Behind the scenes — Interview with a female data scientist who is studying data of breast cancer cells.

Maryam Soleimani Dodaran is a PhD student within the European research consortium EpiPredict and works at the Swammerdam Institute for Life Sciences in the Netherlands. Epipredict is a collaboration between 15 research institutes and companies to understand and predict why some breast cancer patients develop resistance to hormone therapy.

Maryam Soleimani Dodaran

To start off, can you tell us what is your role in this ambitious international research effort?

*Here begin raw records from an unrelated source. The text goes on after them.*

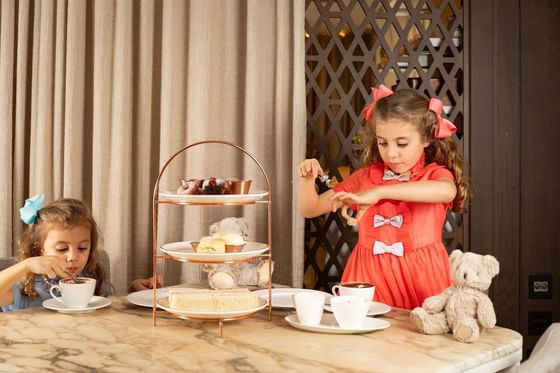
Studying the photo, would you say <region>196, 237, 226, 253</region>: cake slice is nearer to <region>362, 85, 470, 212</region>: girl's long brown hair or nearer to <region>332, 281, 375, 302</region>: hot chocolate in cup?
<region>332, 281, 375, 302</region>: hot chocolate in cup

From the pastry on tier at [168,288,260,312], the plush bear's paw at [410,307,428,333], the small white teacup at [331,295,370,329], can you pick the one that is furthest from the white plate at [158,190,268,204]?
the plush bear's paw at [410,307,428,333]

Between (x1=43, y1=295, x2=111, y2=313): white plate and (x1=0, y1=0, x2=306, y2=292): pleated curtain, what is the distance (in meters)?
1.02

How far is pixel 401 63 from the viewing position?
3.11 m

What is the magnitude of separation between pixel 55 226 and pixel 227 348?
1.14 meters

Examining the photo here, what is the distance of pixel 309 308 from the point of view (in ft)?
5.78

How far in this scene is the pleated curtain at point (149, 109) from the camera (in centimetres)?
308

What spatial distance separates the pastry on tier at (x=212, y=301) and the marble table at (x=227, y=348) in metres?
0.06

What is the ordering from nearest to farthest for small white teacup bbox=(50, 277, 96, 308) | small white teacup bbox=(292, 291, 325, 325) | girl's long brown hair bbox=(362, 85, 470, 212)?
1. small white teacup bbox=(292, 291, 325, 325)
2. small white teacup bbox=(50, 277, 96, 308)
3. girl's long brown hair bbox=(362, 85, 470, 212)

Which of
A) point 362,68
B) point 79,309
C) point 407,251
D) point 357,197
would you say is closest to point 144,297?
point 79,309

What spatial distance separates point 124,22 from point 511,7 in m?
1.63

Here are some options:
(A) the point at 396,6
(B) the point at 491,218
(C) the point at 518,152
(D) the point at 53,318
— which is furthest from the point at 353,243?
(D) the point at 53,318

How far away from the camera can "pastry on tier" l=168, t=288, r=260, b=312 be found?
1773 millimetres

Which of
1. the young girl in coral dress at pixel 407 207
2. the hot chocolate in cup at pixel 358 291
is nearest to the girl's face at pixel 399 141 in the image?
the young girl in coral dress at pixel 407 207

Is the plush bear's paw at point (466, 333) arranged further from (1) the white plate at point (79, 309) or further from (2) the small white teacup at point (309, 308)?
(1) the white plate at point (79, 309)
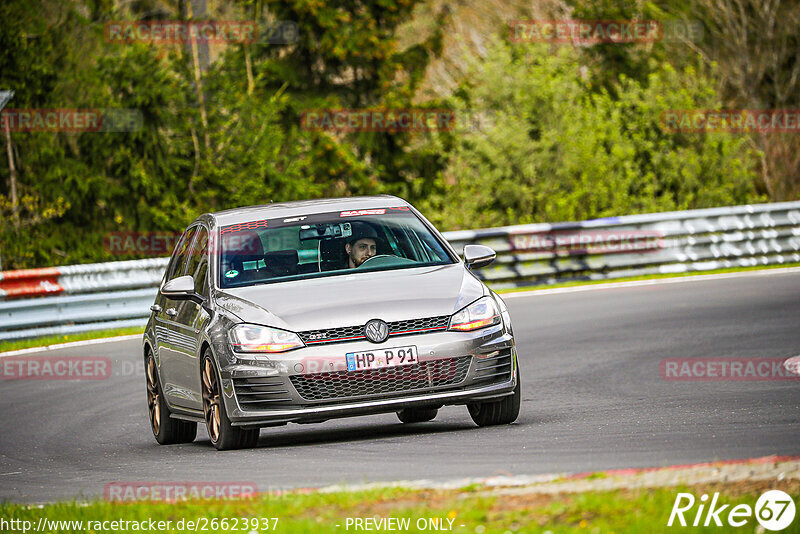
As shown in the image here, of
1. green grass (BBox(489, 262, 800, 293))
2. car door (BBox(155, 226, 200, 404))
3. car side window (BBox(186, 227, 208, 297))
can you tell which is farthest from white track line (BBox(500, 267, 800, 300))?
car side window (BBox(186, 227, 208, 297))

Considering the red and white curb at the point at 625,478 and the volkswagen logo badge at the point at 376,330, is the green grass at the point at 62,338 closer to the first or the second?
the volkswagen logo badge at the point at 376,330

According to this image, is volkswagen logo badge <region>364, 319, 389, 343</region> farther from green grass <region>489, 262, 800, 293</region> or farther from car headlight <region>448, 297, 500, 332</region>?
green grass <region>489, 262, 800, 293</region>

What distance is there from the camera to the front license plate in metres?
8.85

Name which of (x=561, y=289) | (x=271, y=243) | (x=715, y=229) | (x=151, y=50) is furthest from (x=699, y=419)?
(x=151, y=50)

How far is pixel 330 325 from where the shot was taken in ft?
29.1

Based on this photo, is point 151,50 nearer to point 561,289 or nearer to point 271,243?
A: point 561,289

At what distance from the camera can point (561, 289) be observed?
2239 centimetres

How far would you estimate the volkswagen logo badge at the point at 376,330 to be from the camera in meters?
8.87

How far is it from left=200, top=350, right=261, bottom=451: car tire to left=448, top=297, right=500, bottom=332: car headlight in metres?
1.48

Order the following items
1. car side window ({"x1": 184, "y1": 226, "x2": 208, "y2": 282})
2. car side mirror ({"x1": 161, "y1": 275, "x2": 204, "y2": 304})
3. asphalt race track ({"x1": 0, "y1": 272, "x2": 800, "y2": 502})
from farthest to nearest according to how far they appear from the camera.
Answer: car side window ({"x1": 184, "y1": 226, "x2": 208, "y2": 282}) → car side mirror ({"x1": 161, "y1": 275, "x2": 204, "y2": 304}) → asphalt race track ({"x1": 0, "y1": 272, "x2": 800, "y2": 502})

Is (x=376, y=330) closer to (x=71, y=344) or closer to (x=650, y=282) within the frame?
(x=71, y=344)

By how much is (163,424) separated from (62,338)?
28.9 ft

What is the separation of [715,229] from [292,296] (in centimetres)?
1584

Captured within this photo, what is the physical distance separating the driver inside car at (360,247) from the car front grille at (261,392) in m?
1.38
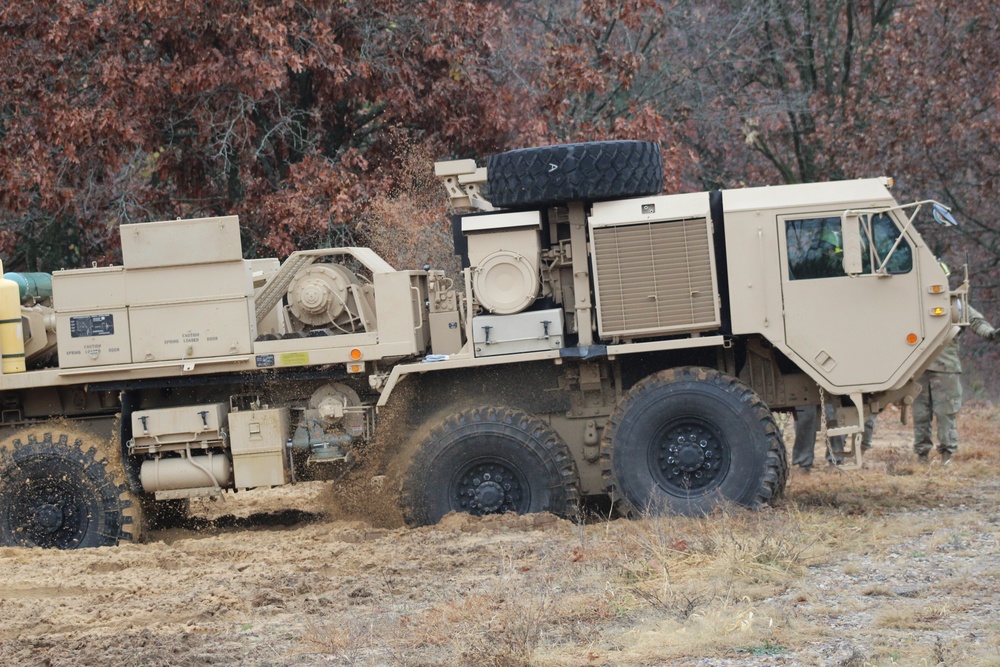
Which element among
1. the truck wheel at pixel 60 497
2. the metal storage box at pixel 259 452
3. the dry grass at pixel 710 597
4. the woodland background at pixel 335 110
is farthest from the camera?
the woodland background at pixel 335 110

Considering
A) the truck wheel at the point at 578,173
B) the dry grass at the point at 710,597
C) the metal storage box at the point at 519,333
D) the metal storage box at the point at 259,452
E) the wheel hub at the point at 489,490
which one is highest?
the truck wheel at the point at 578,173

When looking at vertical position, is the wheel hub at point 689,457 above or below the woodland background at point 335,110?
below

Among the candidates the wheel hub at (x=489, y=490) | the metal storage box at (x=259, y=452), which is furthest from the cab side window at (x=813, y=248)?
the metal storage box at (x=259, y=452)

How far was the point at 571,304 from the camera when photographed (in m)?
11.2

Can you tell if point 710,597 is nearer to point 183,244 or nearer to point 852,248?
point 852,248

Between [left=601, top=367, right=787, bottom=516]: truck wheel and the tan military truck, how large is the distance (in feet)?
0.06

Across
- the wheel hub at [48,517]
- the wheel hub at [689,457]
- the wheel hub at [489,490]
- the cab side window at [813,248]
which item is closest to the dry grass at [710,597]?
the wheel hub at [489,490]

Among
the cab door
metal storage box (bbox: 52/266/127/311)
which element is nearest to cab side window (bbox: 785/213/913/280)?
the cab door

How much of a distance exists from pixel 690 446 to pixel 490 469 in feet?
5.37

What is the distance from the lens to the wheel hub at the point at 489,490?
10875 mm

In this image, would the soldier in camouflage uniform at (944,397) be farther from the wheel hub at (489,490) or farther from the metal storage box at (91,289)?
the metal storage box at (91,289)

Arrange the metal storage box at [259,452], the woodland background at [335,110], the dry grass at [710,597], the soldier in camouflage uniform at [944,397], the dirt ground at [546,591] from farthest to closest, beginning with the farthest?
the woodland background at [335,110] < the soldier in camouflage uniform at [944,397] < the metal storage box at [259,452] < the dirt ground at [546,591] < the dry grass at [710,597]

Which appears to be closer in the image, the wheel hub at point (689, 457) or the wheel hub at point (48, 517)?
the wheel hub at point (689, 457)

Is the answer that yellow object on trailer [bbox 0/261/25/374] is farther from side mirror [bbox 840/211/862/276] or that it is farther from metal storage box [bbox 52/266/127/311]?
side mirror [bbox 840/211/862/276]
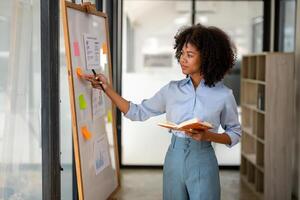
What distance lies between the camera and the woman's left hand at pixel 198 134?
222 cm

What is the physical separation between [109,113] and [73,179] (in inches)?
22.9

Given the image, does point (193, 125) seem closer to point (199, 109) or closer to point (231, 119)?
point (199, 109)

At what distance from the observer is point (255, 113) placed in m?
4.91

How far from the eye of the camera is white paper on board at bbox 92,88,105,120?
9.87 ft

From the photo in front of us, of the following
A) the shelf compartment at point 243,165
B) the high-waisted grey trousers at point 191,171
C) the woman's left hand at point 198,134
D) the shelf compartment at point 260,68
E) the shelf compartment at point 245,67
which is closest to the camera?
the woman's left hand at point 198,134

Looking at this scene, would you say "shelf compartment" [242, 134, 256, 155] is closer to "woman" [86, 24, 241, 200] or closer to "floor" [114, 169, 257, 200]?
"floor" [114, 169, 257, 200]

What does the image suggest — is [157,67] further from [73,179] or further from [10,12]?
[10,12]

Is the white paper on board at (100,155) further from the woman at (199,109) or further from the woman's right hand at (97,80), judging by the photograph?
the woman at (199,109)

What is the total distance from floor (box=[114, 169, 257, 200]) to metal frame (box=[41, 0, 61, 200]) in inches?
70.3

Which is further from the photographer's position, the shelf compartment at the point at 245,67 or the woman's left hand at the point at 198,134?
the shelf compartment at the point at 245,67

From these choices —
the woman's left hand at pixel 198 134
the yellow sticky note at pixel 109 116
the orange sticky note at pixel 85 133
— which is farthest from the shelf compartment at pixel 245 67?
the woman's left hand at pixel 198 134

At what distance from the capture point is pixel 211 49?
2.37 metres

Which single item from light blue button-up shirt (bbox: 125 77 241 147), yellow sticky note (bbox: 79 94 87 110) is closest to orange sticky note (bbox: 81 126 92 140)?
yellow sticky note (bbox: 79 94 87 110)

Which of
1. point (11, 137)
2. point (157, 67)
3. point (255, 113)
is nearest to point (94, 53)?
point (11, 137)
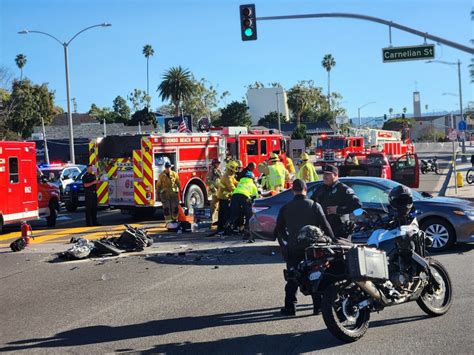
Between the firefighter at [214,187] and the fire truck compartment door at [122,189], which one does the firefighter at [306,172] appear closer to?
the firefighter at [214,187]

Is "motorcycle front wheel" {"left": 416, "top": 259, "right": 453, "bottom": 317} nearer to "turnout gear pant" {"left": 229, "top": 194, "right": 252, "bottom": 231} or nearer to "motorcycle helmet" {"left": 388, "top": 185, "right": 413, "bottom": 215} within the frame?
"motorcycle helmet" {"left": 388, "top": 185, "right": 413, "bottom": 215}

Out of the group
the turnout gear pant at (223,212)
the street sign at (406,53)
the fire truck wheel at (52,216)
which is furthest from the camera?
the street sign at (406,53)

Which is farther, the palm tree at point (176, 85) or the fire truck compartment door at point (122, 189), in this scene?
the palm tree at point (176, 85)

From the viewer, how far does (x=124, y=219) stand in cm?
1836

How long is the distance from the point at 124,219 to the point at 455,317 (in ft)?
44.0

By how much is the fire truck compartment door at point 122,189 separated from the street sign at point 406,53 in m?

I am a data scientist for EpiPredict, which means I am dealing with a lot of DNA data. We want to understand why patients could become resistant to a certain breast cancer therapy and we believe the answer lies in studying differences in genetics (DNA), but also epigenetics (for example switches on the DNA that turn genes on and off).

Ok, wait a minute. Epigenetics, can you explain that a bit more?

Epigenetics is the layer on top of the DNA that is involved in the functioning of the molecular code of A, T, C and G’s. Part of its known function is turning genes on and off. Genes are the parts in the DNA that code for proteins. These proteins perform all the functions in living cells. You have to imagine that not all DNA is constantly active. Some genes are only active under certain conditions, for example they could be activated in the presence of a drug. If you want to learn more about epigenetics, some EpiPredict fellows wrote a nice blog about this topic that you can read here.

Alright, back to your data. How much data are we talking about?

We are talking about huge amounts of data. Data measured on the level of a whole genome is always big. To give you an idea, one human genome sequence is ~3 gigabase and contains ~20,000 genes. If we would only save the data for activity of these 20,000 genes, it means that we have to save 20,000 values (1 for each gene) for each patient sample. You can imagine, this causes the database to grow very fast in size. Then, we would add even more data concerning epigenetics, we would end up with an even bigger data set.

Where is all of that data actually coming from?

Big international consortia could be one of the valuable sources of data. Such big data sets are expensive to produce and maintain, therefore there are special organizations that handle this task.

Let me give you an idea of what I am talking about. In an attempt to study different types of cancer, The Cancer Genome Atlas (TCGA) profiled 7 different datatypes (e.g. DNA sequence, gene measurements, protein measurements, etc.) for 33 different tumor types (e.g. breast, liver, lung) from 11,000 patients. The data from this study can be saved on no less than 212,000 DVDs! But it is a very valuable asset to study cancer.

Our EpiPredict consortium is also generating a dataset for breast cancer by profiling epigenetic datatypes. For example, we map specific changes on the DNA known to influence the activity of genes. This data will hopefully help us answer more specific questions.

Why is it interesting to search through all of that data? What questions are you trying to answer?

There are several questions we can try to answer with this data. For example; Could we identify the cause of resistance to therapy in breast cancer? Resistance may be the result of a change in the DNA or a change in the activity of a gene. But finding the changes that cause cancer is not an easy task because our genetics and especially epigenetics change all the time. Not all of these changes cause cancer, so we have to try to find the changes that matter. At the moment, we have new technologies that provide us with tools to edit our DNA and epigenetics. When we find a potential harmful change in the data, we can mimic this in the lab by editing the (epi)genome in a similar manner. In this way, we can verify if the identified change was causal for the cancer. The dream is that one day in the future we can edit the (epi)genome of a patient back to normal as a treatment.

So, this could potentially help individual patients?

Yes, that is possible. It is true that prognosis for two cancer patients could be the same but in reality, these patients could have a unique (epi)genetic profile and may therefore benefit from different therapies. Using the (epi)genetics data that has been measured for each patient could hopefully lead us to a tailored therapy based on the (epi)genetic profile of each patient individually.

I can imagine it’s quite challenging to make sense of all that data. What is your biggest challenge?

The sheer size of the data sets is challenging to download and store. Often these data sets contain fields that you don’t use and the structure of the stored data is not per se efficient for the purpose of your study. It already takes quite some time to curate the data set. Digging through these big datasets also relies on powerful servers to run the time consuming repetitive processes on the data.

Is it cool to be a scientist?

It is cool when we find new leads in our data! In every profession, there are moments of repetitiveness and boredom or hardship. There are definitely times that I cannot find any substantial result and a solution seems to be out of reach. However, any finding, despite all of these problems, makes me feel that I am cracking the code hidden in the big matrices of data. That makes me excited about data science!

This blog was established in collaboration with EpiPredict Partner Organisation Science Matters. The EpiPredict consortium ( receives funding from the EU Horizon 2020 program under Marie Skłodowska-Curie grant agreement no. 642691.